Passage provided
-=-=-=-=-

Based on observations that had been done, sharks
have an elongated body shape. Total length 74 cm,
standard length 53 cm and body height 21 cm. The head
is symmetrical and slightly small, has a long, rounded
snout. Sharks have double dorsal fins. The anterior
dorsal fin is larger than the posterior dorsal fin. The
caudal fin is pointed, the dorsal caudal fin is longer than
the ventral (Phillips, 1991). The type of shark's tail is
heterocercal (Kardong, 2009). There are cloaca holes
between the pelvis fins. In male sharks, caudal fins will
turn into claspers (Organs to hug female sharks when
mating) (Brotowijoyo, 1994). The dominant body color
is black-brown, especially the dorsal, abdomen and
caudal fins are rather brightly colored. Rows of teeth in
the upper jaw are more triangular shaped. The gills open
out with 5 gill slits located on the side of the head (Jones
& Larson; 1974).
Anatomy of Shark Kidney
Figure 2. Anatomy of a shark kidney: (a) the anterior part (head kidney),
(b) the transition part (body kidney), (c) the posterior part (tail kidney).
Supriyati et al. – Anatomical and Histological Study of Shark … 39
Anatomy observations show that shark kidney
consists of a pair of kidneys that are located along body
cavities, ventral to vertebrae. Shark's kidney has an
elongated shape and is brown in color. The shark's
length is 18 cm. Shark's kidney consists of three parts,
namely the anterior part (head kidney), the medial part
(body kidney), the posterior part (tail kidney). Adult fish
kidney is mesonephros kidney which consists of 70-80
tubules that form the mesonephric duct (Vize, 2012).
Sharks are cartilaginous fish which differ in the
osmoregulation process compared to other sea water
fish. Cartilaginous fish is the only vertebrate that can
maintain urea. Excess urea will be excreted by the
kidneys and gills. Cartilage is able to restore blood urea
from the filtrate. As a result, blood contains urea that is
sufficient to be hyperosmotic to seawater (Hildebrand,
1995). The existence of this process makes blood
concentration closer to seawater concentration. So that
sharks do not need to drink excess sea water. Whereas to
overcome dehydration sharks also absorb water through
the gills and can produce runny urine (Castro & Huber,
2005).
In most animals, urea is poisonous and excreted, but
sharks excrete only small amounts. Urea and related
compounds are not so toxic to cartilaginous fish. The
concentration of urea in shark's body fluids can reach
100 times the level of mammalian urea (Villee, 1999).

-=-=-=-=-

Recorded data
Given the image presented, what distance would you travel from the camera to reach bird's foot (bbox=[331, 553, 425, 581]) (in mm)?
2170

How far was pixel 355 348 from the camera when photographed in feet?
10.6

-=-=-=-=-

To do
- a) According to the shark anatomy passage, how many gill slits does the shark have, and where are they located?
- b) Write out the shark anatomy passage again, beginning at the words "Supriyati et al." and stopping after "duct (Vize, 2012).", and swap "brown" for "gray".
- c) Continue the shark anatomy passage from the point where it stops.
The listing is separate material that stands apart from the shark anatomy passage.

Task responses
- a) The shark has 5 gill slits located on the side of the head.

- b)
Supriyati et al. – Anatomical and Histological Study of Shark … 39
Anatomy observations show that shark kidney
consists of a pair of kidneys that are located along body
cavities, ventral to vertebrae. Shark's kidney has an
elongated shape and is gray in color. The shark's
length is 18 cm. Shark's kidney consists of three parts,
namely the anterior part (head kidney), the medial part
(body kidney), the posterior part (tail kidney). Adult fish
kidney is mesonephros kidney which consists of 70-80
tubules that form the mesonephric duct (Vize, 2012).

- c)
Excess salt is excreted by the kidneys, intestines, and
special glands near the anus called the rectal glands.
This gland can help regulate how to deal with excess
ions, especially urea. Excess urea in the shark's body
will be removed through the gills and rectal glands
(Castro & Huber, 2005).
Histology of Shark Kidney
Figure 3. Histology of anterior shark kidney: (1) Medulla, (2) Bowman
capsules, (3) Glomerulus, (4) Cortex, (5) Radius medullaris, (6) Lymphoid
tissue, (7) Distal tubule, (8) Proximal tubule
Based on histological observations that have been
made that there is a cortex in the kidneys of sharks. The
cortex is in a capsule and is dark color (Yatim, 1996).
Kidney capsules in the form of irregular solid
connective tissue. The cortex contains the proximal
tubule, distal tubule, glomeruli and medullary radius.
The medullaris radius is formed by straight nephrons,
blood vessels, and collagen tubules that fuse in the
medulla (Eroschenko, 2010).
Medulla is the innermost part of the kidney, under
the cortex, light colored. Medulla contains bundles of
vessels and urinary collection vessels, which number in
millions according to many malphigian bodies. A
Malphigian body along with its veins is an autonomous
unit of disposal equipment, called a nephron. It is
estimated that each hemisphere of the left-right kidney
contains two million nephrons. The direction to the
medulla renal sinus forms many bulges, called the
malphigi’s pyramid. The top of each pyramid is called a
papilla. Apart from the medulla and cortex on the
anterior part of the shark kidney there are also many
glomerulus. Glomerulus is an anastomotic clot of
capillaries. The part that covers the glomerulus is the
bowman capsule. The bowman capsule is a ball shape
basin that is not full (Yatim, 1996). In addition to the
anterior part of the kidney there is also a lymphoid tissue
(hematopoietic). This network is composed of reticular
fibers (Subowo, 1992).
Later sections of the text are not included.